Data for this task:
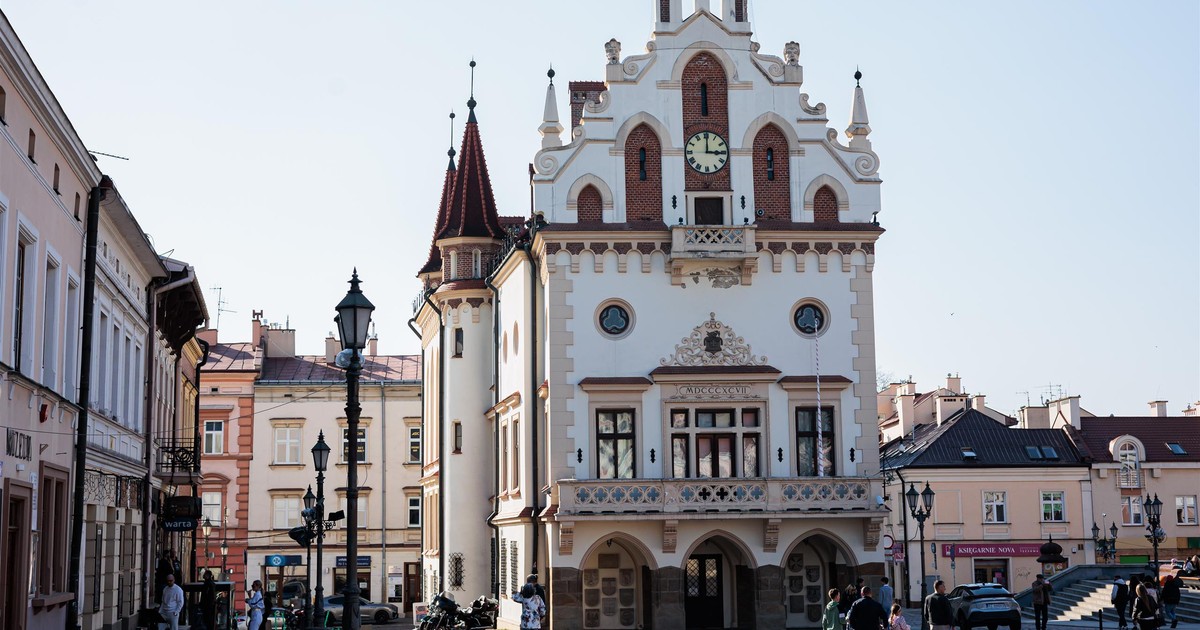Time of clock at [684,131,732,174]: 3:00
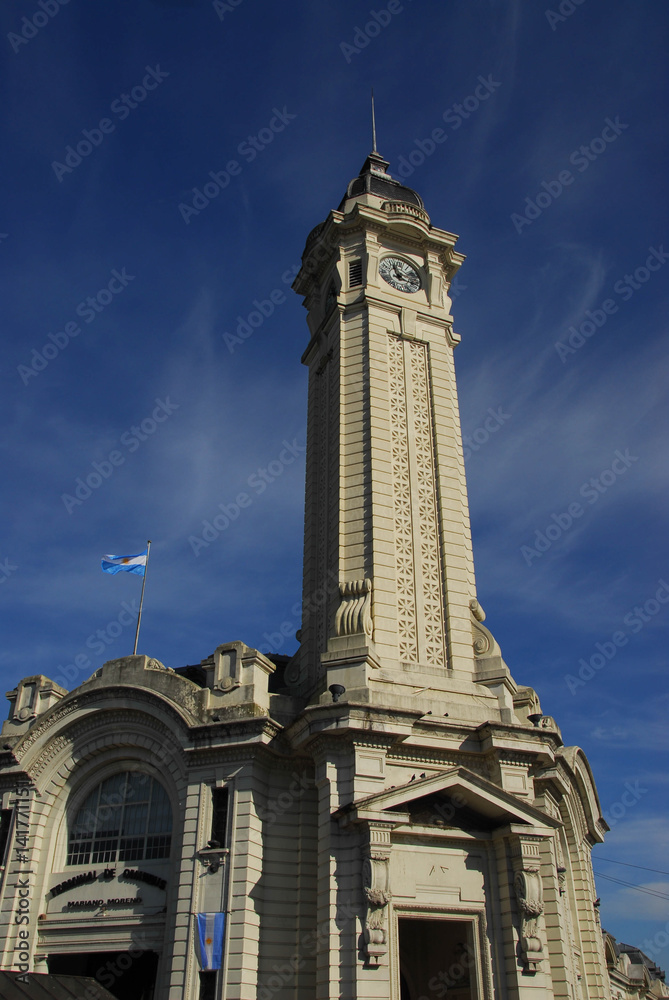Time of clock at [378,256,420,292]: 11:17
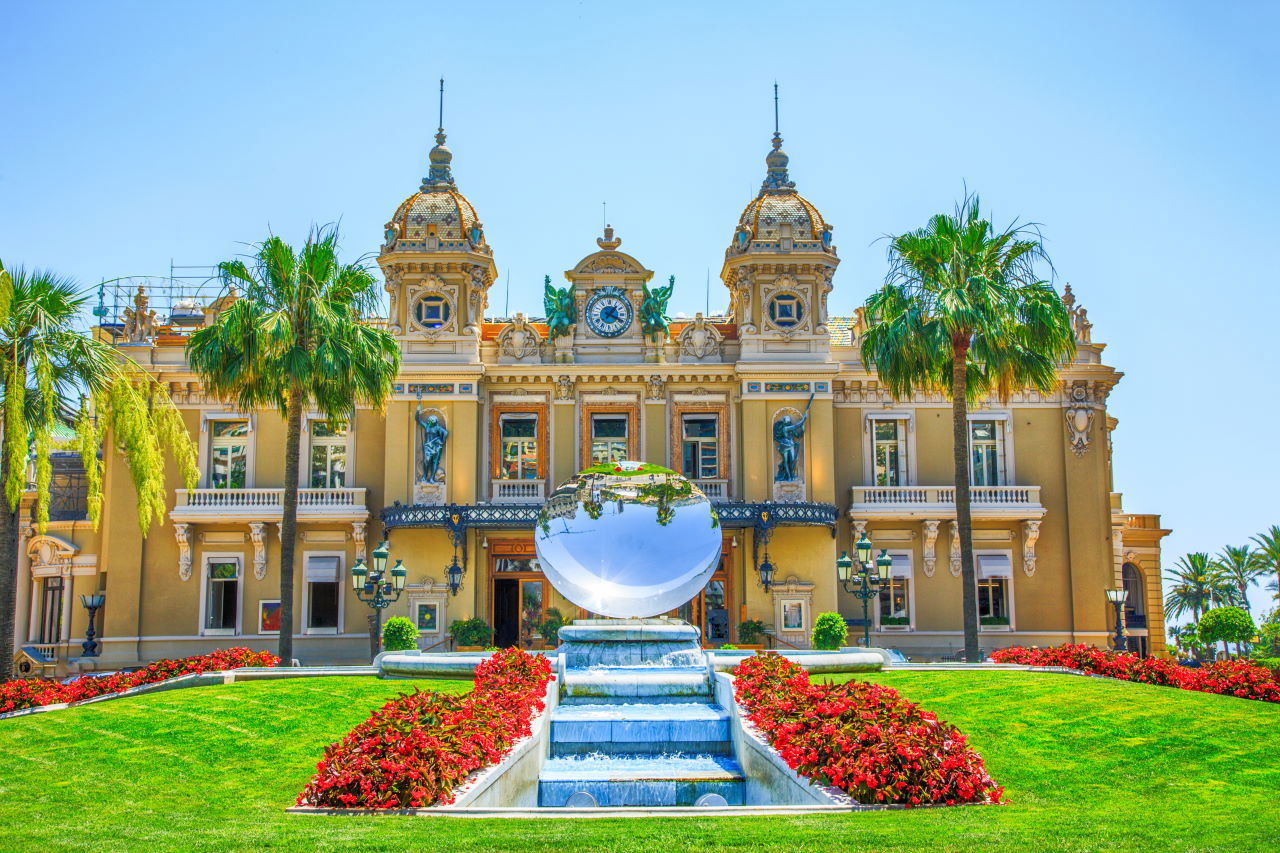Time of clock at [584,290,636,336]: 1:18
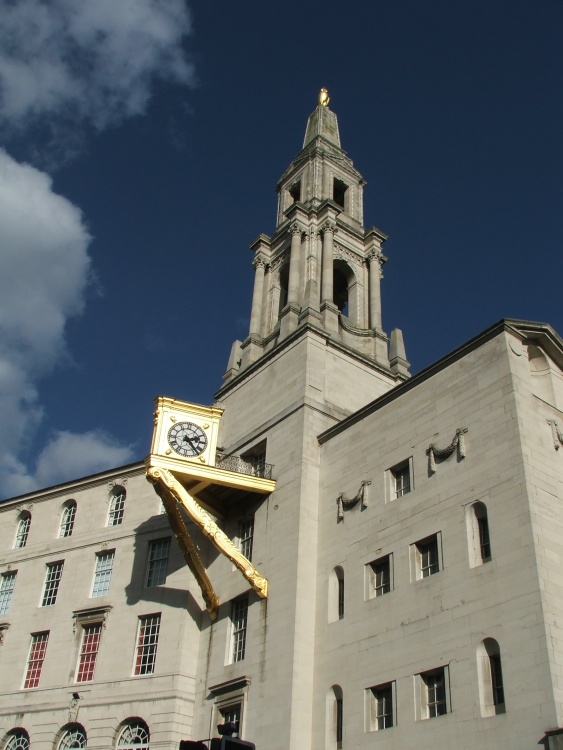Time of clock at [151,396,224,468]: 2:23
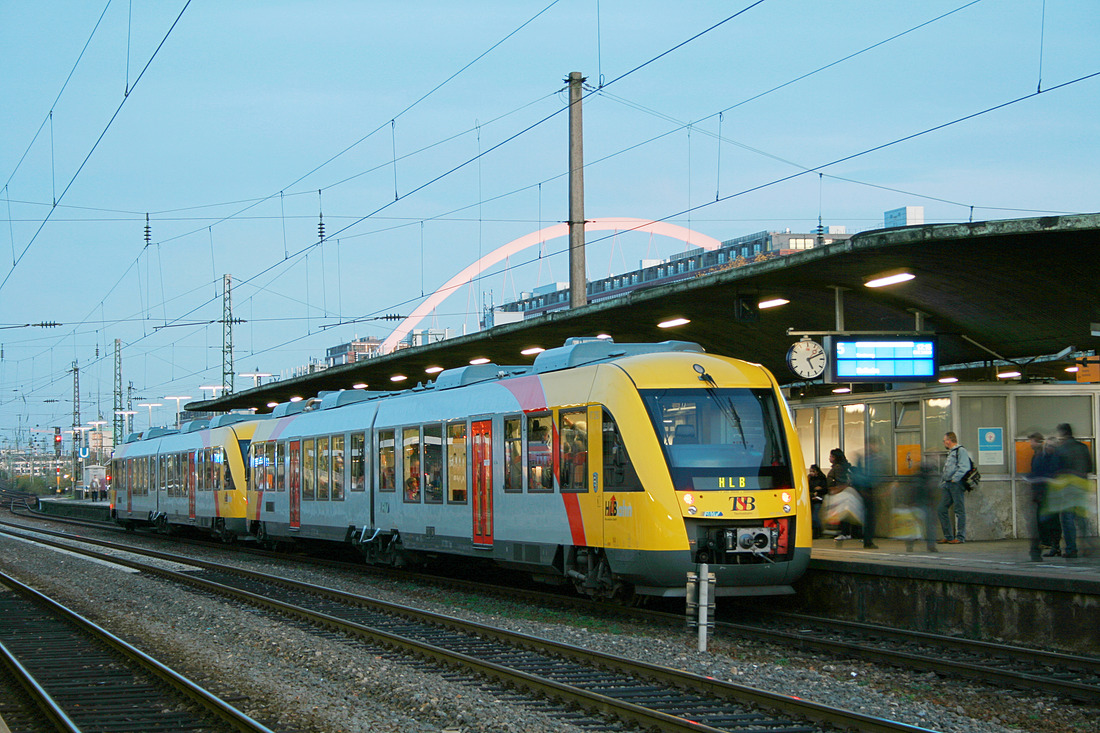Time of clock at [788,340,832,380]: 5:11
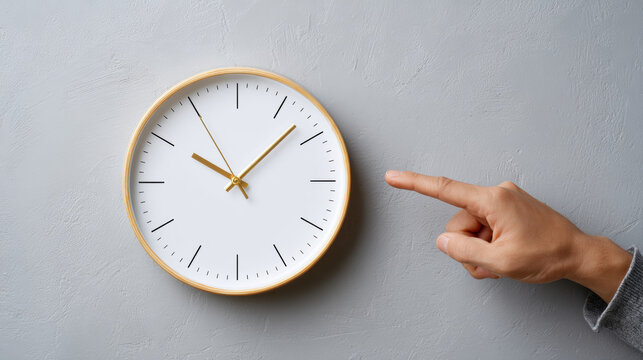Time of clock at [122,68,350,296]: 10:07
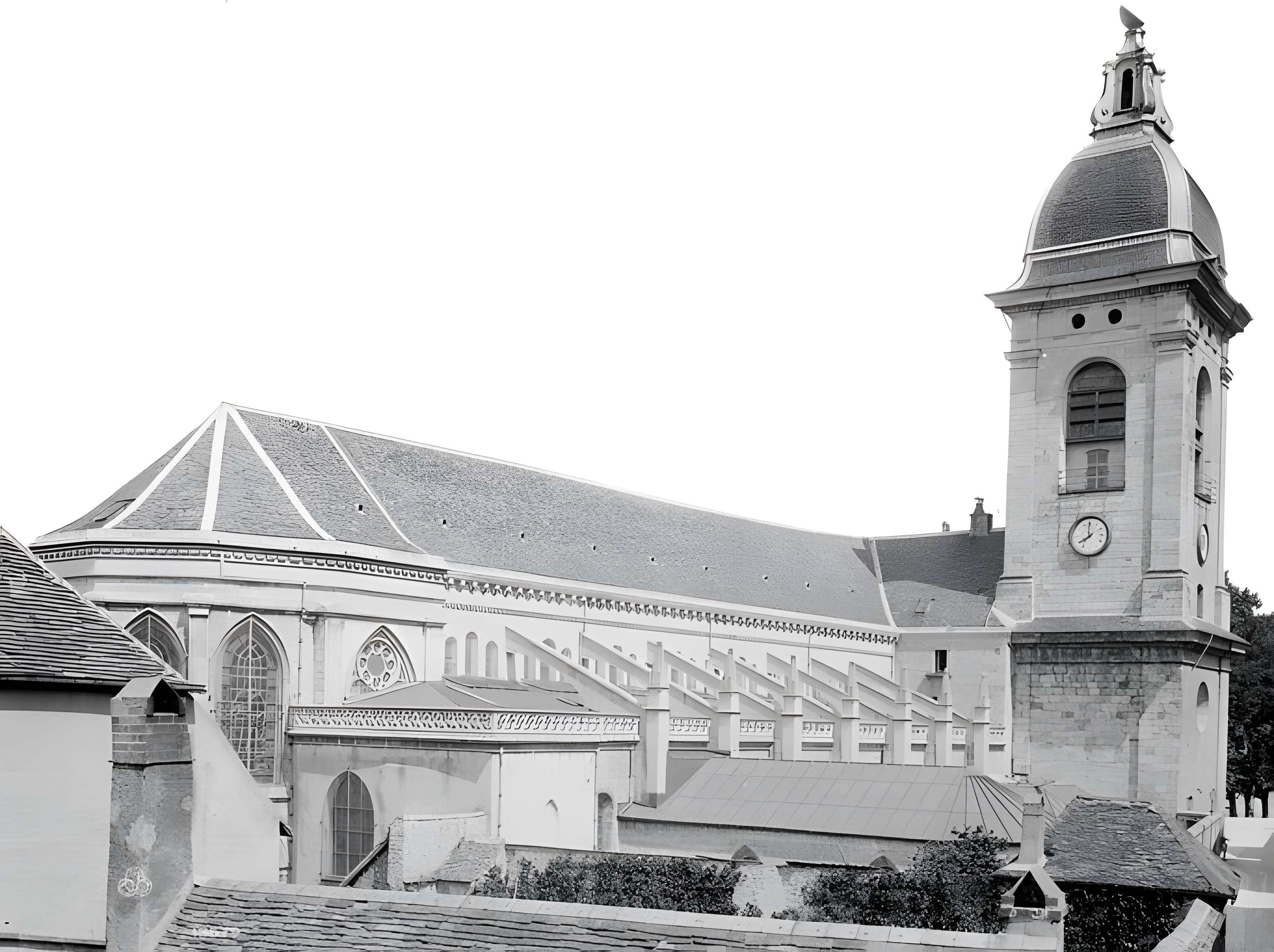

Problem requirements:
Set down every line of the listing above word for word, leaving the pictures out.

Correct response:
Time of clock at [684,131,732,174]: 3:00
Time of clock at [378,256,420,292]: 11:17
Time of clock at [584,290,636,336]: 1:18
Time of clock at [151,396,224,468]: 2:23
Time of clock at [788,340,832,380]: 5:11
Time of clock at [122,68,350,296]: 10:07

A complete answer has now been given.